** Opening The data block **

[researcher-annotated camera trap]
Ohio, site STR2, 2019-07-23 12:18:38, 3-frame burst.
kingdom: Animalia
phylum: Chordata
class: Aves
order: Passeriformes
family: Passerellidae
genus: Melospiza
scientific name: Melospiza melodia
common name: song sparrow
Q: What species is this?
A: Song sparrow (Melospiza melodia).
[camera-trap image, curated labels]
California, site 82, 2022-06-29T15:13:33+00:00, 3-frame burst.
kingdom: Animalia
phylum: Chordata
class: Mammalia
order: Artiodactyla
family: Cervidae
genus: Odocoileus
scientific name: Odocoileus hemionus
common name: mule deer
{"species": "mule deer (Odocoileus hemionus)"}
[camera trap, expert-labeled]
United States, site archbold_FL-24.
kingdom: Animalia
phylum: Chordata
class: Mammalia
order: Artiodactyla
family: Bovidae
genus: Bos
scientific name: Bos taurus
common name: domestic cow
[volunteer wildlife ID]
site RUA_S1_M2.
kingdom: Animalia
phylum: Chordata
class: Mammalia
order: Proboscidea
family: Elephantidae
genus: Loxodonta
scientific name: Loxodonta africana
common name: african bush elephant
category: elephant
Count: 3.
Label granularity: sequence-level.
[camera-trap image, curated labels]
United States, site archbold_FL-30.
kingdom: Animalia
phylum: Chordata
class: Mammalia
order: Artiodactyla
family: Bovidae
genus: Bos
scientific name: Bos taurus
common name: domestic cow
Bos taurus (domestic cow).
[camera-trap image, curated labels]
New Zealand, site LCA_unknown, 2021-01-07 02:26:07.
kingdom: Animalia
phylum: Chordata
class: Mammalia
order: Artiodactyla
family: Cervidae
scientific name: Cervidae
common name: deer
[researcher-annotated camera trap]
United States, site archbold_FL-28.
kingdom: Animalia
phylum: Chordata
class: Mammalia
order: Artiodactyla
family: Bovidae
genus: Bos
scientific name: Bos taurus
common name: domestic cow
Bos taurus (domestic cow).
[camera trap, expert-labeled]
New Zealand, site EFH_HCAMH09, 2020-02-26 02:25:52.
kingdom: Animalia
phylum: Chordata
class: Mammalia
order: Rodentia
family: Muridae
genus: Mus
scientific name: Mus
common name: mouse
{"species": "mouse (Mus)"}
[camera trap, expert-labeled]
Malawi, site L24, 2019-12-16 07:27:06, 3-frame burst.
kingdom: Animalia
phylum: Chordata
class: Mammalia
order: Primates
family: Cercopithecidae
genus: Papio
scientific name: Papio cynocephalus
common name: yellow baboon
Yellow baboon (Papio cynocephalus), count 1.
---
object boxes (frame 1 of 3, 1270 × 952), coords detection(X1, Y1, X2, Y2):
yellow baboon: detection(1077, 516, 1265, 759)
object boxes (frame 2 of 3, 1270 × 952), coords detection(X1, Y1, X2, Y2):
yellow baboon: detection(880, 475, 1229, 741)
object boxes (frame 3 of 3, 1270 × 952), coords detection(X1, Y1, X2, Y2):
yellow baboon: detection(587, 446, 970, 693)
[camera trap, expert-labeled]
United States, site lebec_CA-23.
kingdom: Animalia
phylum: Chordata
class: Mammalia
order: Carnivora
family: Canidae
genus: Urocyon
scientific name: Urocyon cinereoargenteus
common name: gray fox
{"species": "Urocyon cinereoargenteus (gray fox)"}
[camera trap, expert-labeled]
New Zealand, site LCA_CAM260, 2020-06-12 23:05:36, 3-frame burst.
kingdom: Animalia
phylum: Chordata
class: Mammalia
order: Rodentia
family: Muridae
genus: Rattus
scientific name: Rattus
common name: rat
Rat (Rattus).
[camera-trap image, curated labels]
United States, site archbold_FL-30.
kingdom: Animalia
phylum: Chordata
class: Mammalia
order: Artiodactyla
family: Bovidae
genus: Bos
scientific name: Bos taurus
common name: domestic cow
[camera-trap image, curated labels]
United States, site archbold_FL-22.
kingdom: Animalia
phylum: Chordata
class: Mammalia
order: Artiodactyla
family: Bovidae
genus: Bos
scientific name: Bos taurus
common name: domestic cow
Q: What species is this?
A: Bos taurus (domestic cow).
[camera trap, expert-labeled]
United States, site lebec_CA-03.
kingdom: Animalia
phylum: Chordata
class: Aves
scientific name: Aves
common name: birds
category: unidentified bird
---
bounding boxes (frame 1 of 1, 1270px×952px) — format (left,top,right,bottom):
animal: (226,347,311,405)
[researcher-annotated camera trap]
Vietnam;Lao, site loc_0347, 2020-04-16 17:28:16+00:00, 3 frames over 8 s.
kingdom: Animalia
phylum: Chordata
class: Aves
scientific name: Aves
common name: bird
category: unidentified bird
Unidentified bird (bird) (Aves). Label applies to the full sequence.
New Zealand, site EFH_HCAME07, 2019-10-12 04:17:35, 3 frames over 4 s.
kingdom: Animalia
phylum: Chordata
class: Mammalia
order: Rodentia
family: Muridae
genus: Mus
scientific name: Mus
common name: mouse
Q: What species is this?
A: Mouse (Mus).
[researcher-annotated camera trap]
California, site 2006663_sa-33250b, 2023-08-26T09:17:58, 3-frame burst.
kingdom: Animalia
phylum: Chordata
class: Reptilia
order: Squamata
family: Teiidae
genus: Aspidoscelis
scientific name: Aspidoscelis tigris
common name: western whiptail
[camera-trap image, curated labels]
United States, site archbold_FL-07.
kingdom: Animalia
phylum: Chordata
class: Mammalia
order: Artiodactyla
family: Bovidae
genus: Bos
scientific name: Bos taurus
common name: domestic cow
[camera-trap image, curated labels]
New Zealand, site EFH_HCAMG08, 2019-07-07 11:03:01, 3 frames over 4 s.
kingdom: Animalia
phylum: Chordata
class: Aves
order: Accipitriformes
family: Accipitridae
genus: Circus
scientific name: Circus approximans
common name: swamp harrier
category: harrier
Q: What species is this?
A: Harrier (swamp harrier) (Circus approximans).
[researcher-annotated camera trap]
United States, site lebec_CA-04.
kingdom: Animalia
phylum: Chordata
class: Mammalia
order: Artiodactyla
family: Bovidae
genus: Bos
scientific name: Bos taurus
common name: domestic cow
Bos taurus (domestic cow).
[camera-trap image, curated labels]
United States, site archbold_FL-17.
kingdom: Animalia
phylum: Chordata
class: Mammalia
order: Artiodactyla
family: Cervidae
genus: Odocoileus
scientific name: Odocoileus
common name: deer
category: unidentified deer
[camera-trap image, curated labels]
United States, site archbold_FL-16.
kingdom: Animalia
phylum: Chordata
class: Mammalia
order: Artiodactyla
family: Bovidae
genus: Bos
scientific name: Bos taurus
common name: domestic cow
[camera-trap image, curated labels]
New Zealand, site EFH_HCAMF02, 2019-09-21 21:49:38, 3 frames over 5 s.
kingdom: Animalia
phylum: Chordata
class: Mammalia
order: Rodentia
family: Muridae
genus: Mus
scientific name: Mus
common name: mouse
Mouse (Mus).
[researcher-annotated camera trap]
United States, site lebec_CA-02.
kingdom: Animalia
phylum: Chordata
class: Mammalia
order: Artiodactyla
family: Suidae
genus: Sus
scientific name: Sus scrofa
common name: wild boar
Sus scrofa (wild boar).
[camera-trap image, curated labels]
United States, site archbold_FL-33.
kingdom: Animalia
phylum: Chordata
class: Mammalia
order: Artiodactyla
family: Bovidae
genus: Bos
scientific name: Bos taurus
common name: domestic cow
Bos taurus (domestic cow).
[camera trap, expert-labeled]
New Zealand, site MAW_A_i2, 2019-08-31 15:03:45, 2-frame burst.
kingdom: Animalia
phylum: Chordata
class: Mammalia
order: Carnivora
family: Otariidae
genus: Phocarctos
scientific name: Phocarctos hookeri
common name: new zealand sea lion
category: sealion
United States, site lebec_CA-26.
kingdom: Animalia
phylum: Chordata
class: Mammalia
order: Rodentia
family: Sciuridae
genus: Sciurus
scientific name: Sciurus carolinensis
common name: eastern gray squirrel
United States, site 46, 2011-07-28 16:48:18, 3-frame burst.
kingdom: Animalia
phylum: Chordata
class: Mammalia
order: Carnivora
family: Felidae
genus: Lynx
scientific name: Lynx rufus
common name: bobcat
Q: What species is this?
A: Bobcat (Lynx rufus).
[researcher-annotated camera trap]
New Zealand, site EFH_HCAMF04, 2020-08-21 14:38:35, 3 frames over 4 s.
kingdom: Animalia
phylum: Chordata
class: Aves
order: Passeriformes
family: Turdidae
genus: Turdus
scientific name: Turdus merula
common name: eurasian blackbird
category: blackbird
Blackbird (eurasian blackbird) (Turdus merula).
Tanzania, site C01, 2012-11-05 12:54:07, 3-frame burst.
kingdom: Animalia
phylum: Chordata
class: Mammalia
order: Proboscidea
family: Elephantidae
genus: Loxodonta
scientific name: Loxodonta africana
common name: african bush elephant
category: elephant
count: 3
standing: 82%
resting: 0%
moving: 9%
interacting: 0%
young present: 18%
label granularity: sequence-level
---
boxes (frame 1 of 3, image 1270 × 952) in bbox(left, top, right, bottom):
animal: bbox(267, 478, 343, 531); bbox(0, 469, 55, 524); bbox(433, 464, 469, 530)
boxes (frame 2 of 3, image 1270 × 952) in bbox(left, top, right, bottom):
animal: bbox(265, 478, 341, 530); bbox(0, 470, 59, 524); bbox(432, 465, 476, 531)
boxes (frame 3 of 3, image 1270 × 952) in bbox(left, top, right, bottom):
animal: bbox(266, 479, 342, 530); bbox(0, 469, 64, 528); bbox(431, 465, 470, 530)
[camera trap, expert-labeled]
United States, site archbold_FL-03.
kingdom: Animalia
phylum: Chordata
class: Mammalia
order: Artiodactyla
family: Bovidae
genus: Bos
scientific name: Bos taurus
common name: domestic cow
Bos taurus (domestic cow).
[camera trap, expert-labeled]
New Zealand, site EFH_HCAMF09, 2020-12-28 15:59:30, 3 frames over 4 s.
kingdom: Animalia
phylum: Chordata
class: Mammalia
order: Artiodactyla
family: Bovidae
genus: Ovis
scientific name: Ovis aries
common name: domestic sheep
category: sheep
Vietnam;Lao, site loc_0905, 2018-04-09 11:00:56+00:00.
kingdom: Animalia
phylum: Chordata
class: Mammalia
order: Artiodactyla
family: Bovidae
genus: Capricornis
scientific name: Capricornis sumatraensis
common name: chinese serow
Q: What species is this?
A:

** Closing The data block **

_Task directions_
Tally the lines of the listing that hold the string "deer", then reply with that number alone.

_Task solution_
5